One good rule of thumb though: the moment you put a SELECT inside a loop that's processing rows of another SELECT, stop. It might seem fast enough early on, but data tends to grow and those nested loops will grow exponentially with it, so expect it to become a bottleneck at some point. Even if the single query ends up being significantly slower, you'll be better off in the long run (and there's always stored procs, query caching, etc).
It depends how often the page is used, the latency between the app server and database server, and a lot of other factors.
For a page which only displays data, my gut feeling is that 100 is too many. However, there are some cases where that may be acceptable.
In practice you should only optimise where necessary, which means you optimise the pages that people use the most, and ignore the minor ones.
In particular, the pages are not available to the public and the (few) authorised users hardly ever use them, there is no incentive to make them faster.
If there is a real performance problem which you believe comes from having too many queries, enable the general query log (which may make performance worse, I'm afraid) and analyse the most common queries with a view to eliminating them.

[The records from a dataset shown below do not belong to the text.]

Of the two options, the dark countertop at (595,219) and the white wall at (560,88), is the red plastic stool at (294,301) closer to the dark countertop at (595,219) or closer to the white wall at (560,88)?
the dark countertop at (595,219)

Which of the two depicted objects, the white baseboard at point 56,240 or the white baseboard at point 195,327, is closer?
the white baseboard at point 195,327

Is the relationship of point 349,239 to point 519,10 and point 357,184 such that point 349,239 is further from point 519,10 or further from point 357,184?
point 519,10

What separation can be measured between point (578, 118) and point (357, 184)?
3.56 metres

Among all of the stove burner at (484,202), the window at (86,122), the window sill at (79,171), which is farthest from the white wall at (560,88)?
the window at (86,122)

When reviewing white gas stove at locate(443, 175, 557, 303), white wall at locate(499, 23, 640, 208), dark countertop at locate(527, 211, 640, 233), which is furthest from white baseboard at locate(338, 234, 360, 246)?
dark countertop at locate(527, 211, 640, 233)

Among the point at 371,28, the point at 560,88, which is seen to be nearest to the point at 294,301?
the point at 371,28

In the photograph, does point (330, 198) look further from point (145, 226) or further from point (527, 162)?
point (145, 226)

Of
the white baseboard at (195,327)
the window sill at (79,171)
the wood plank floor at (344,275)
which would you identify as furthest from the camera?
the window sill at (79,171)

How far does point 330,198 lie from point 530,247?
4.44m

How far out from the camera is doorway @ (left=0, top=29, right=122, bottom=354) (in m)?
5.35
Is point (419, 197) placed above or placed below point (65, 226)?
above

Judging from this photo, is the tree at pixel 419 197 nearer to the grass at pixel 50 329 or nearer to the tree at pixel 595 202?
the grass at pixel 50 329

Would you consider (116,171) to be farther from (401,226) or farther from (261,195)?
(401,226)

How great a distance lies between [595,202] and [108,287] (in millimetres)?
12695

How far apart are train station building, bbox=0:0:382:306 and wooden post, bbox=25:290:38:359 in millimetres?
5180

You might find that there are some "low hanging fruits" - simple queries on rarely changing data which are called on most popular pages, which you can easily eliminate (for example, have your app server fetch the data on a cron job into a local file and read it from there). Or even "lower hanging fruits" like queries which are completely unnecessary.
The difficulty with trying to combine multiple queries is that it tends to go against code-reuse and code maintainability, so you should only do it if it is ABSOLUTELY necessary; it doesn't sound like you have enough data yet to make that determination.